— THE DATA —
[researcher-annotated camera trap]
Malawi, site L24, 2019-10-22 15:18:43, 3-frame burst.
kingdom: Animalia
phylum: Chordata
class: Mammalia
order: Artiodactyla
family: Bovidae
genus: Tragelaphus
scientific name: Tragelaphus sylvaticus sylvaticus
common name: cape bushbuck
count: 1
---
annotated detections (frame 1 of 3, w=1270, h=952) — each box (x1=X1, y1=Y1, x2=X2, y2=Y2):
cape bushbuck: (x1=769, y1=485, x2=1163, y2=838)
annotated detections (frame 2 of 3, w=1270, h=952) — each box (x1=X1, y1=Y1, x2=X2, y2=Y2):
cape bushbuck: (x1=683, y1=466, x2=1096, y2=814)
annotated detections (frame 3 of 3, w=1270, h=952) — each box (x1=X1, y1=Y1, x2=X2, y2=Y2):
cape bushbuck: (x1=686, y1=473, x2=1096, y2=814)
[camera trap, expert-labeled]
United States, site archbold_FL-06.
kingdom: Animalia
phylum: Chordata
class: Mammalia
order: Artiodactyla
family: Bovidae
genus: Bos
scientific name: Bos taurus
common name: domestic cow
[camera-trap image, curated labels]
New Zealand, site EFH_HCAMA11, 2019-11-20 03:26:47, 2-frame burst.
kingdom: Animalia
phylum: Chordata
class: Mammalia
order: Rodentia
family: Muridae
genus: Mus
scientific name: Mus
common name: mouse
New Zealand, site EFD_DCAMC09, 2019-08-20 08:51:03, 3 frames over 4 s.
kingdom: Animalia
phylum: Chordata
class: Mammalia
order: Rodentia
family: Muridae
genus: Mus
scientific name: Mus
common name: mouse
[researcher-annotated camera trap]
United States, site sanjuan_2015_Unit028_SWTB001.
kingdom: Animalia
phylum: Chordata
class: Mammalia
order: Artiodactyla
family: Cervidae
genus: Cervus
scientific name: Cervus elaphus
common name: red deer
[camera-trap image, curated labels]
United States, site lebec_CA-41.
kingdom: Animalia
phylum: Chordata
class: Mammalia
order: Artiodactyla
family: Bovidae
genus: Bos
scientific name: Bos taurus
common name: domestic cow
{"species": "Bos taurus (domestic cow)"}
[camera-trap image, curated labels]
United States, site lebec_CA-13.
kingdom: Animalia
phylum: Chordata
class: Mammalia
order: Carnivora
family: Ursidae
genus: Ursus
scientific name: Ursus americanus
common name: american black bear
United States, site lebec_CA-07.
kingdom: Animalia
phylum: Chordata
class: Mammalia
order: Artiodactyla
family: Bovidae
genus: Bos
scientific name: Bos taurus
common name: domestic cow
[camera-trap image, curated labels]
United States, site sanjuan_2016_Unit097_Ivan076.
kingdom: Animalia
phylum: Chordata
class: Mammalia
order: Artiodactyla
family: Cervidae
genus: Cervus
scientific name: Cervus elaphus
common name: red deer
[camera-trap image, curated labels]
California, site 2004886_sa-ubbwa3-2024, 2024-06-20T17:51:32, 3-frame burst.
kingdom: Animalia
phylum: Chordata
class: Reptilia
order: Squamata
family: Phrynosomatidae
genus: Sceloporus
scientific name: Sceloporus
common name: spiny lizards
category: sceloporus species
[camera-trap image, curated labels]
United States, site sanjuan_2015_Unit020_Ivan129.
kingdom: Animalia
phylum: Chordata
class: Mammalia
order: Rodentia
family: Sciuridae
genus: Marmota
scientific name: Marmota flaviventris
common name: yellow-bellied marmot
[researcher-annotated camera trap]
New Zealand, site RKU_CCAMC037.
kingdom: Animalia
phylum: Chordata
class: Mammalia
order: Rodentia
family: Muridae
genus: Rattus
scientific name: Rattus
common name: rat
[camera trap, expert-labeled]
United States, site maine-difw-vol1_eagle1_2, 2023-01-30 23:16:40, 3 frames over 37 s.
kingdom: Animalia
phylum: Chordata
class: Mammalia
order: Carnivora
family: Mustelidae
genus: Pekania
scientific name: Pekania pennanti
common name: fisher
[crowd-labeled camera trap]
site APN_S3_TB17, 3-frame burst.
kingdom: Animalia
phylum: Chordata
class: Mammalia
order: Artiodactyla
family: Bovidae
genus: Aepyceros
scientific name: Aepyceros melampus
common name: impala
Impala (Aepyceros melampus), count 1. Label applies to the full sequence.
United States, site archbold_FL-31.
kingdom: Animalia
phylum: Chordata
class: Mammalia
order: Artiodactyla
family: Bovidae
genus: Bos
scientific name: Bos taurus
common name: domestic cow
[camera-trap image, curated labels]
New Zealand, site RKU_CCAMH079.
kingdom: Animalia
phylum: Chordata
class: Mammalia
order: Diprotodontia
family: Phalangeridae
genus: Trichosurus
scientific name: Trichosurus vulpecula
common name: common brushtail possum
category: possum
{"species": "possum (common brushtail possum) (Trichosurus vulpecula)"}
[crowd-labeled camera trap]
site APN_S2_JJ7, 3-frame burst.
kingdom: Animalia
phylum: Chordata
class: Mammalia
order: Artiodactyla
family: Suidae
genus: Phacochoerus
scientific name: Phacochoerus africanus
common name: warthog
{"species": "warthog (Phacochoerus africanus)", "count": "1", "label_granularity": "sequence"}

— WORK TO BE COMPLETED —
Copy the whole listing above once more, character for character.

— RESPONSE BELOW —
[researcher-annotated camera trap]
Malawi, site L24, 2019-10-22 15:18:43, 3-frame burst.
kingdom: Animalia
phylum: Chordata
class: Mammalia
order: Artiodactyla
family: Bovidae
genus: Tragelaphus
scientific name: Tragelaphus sylvaticus sylvaticus
common name: cape bushbuck
count: 1
---
annotated detections (frame 1 of 3, w=1270, h=952) — each box (x1=X1, y1=Y1, x2=X2, y2=Y2):
cape bushbuck: (x1=769, y1=485, x2=1163, y2=838)
annotated detections (frame 2 of 3, w=1270, h=952) — each box (x1=X1, y1=Y1, x2=X2, y2=Y2):
cape bushbuck: (x1=683, y1=466, x2=1096, y2=814)
annotated detections (frame 3 of 3, w=1270, h=952) — each box (x1=X1, y1=Y1, x2=X2, y2=Y2):
cape bushbuck: (x1=686, y1=473, x2=1096, y2=814)
[camera trap, expert-labeled]
United States, site archbold_FL-06.
kingdom: Animalia
phylum: Chordata
class: Mammalia
order: Artiodactyla
family: Bovidae
genus: Bos
scientific name: Bos taurus
common name: domestic cow
[camera-trap image, curated labels]
New Zealand, site EFH_HCAMA11, 2019-11-20 03:26:47, 2-frame burst.
kingdom: Animalia
phylum: Chordata
class: Mammalia
order: Rodentia
family: Muridae
genus: Mus
scientific name: Mus
common name: mouse
New Zealand, site EFD_DCAMC09, 2019-08-20 08:51:03, 3 frames over 4 s.
kingdom: Animalia
phylum: Chordata
class: Mammalia
order: Rodentia
family: Muridae
genus: Mus
scientific name: Mus
common name: mouse
[researcher-annotated camera trap]
United States, site sanjuan_2015_Unit028_SWTB001.
kingdom: Animalia
phylum: Chordata
class: Mammalia
order: Artiodactyla
family: Cervidae
genus: Cervus
scientific name: Cervus elaphus
common name: red deer
[camera-trap image, curated labels]
United States, site lebec_CA-41.
kingdom: Animalia
phylum: Chordata
class: Mammalia
order: Artiodactyla
family: Bovidae
genus: Bos
scientific name: Bos taurus
common name: domestic cow
{"species": "Bos taurus (domestic cow)"}
[camera-trap image, curated labels]
United States, site lebec_CA-13.
kingdom: Animalia
phylum: Chordata
class: Mammalia
order: Carnivora
family: Ursidae
genus: Ursus
scientific name: Ursus americanus
common name: american black bear
United States, site lebec_CA-07.
kingdom: Animalia
phylum: Chordata
class: Mammalia
order: Artiodactyla
family: Bovidae
genus: Bos
scientific name: Bos taurus
common name: domestic cow
[camera-trap image, curated labels]
United States, site sanjuan_2016_Unit097_Ivan076.
kingdom: Animalia
phylum: Chordata
class: Mammalia
order: Artiodactyla
family: Cervidae
genus: Cervus
scientific name: Cervus elaphus
common name: red deer
[camera-trap image, curated labels]
California, site 2004886_sa-ubbwa3-2024, 2024-06-20T17:51:32, 3-frame burst.
kingdom: Animalia
phylum: Chordata
class: Reptilia
order: Squamata
family: Phrynosomatidae
genus: Sceloporus
scientific name: Sceloporus
common name: spiny lizards
category: sceloporus species
[camera-trap image, curated labels]
United States, site sanjuan_2015_Unit020_Ivan129.
kingdom: Animalia
phylum: Chordata
class: Mammalia
order: Rodentia
family: Sciuridae
genus: Marmota
scientific name: Marmota flaviventris
common name: yellow-bellied marmot
[researcher-annotated camera trap]
New Zealand, site RKU_CCAMC037.
kingdom: Animalia
phylum: Chordata
class: Mammalia
order: Rodentia
family: Muridae
genus: Rattus
scientific name: Rattus
common name: rat
[camera trap, expert-labeled]
United States, site maine-difw-vol1_eagle1_2, 2023-01-30 23:16:40, 3 frames over 37 s.
kingdom: Animalia
phylum: Chordata
class: Mammalia
order: Carnivora
family: Mustelidae
genus: Pekania
scientific name: Pekania pennanti
common name: fisher
[crowd-labeled camera trap]
site APN_S3_TB17, 3-frame burst.
kingdom: Animalia
phylum: Chordata
class: Mammalia
order: Artiodactyla
family: Bovidae
genus: Aepyceros
scientific name: Aepyceros melampus
common name: impala
Impala (Aepyceros melampus), count 1. Label applies to the full sequence.
United States, site archbold_FL-31.
kingdom: Animalia
phylum: Chordata
class: Mammalia
order: Artiodactyla
family: Bovidae
genus: Bos
scientific name: Bos taurus
common name: domestic cow
[camera-trap image, curated labels]
New Zealand, site RKU_CCAMH079.
kingdom: Animalia
phylum: Chordata
class: Mammalia
order: Diprotodontia
family: Phalangeridae
genus: Trichosurus
scientific name: Trichosurus vulpecula
common name: common brushtail possum
category: possum
{"species": "possum (common brushtail possum) (Trichosurus vulpecula)"}
[crowd-labeled camera trap]
site APN_S2_JJ7, 3-frame burst.
kingdom: Animalia
phylum: Chordata
class: Mammalia
order: Artiodactyla
family: Suidae
genus: Phacochoerus
scientific name: Phacochoerus africanus
common name: warthog
{"species": "warthog (Phacochoerus africanus)", "count": "1", "label_granularity": "sequence"}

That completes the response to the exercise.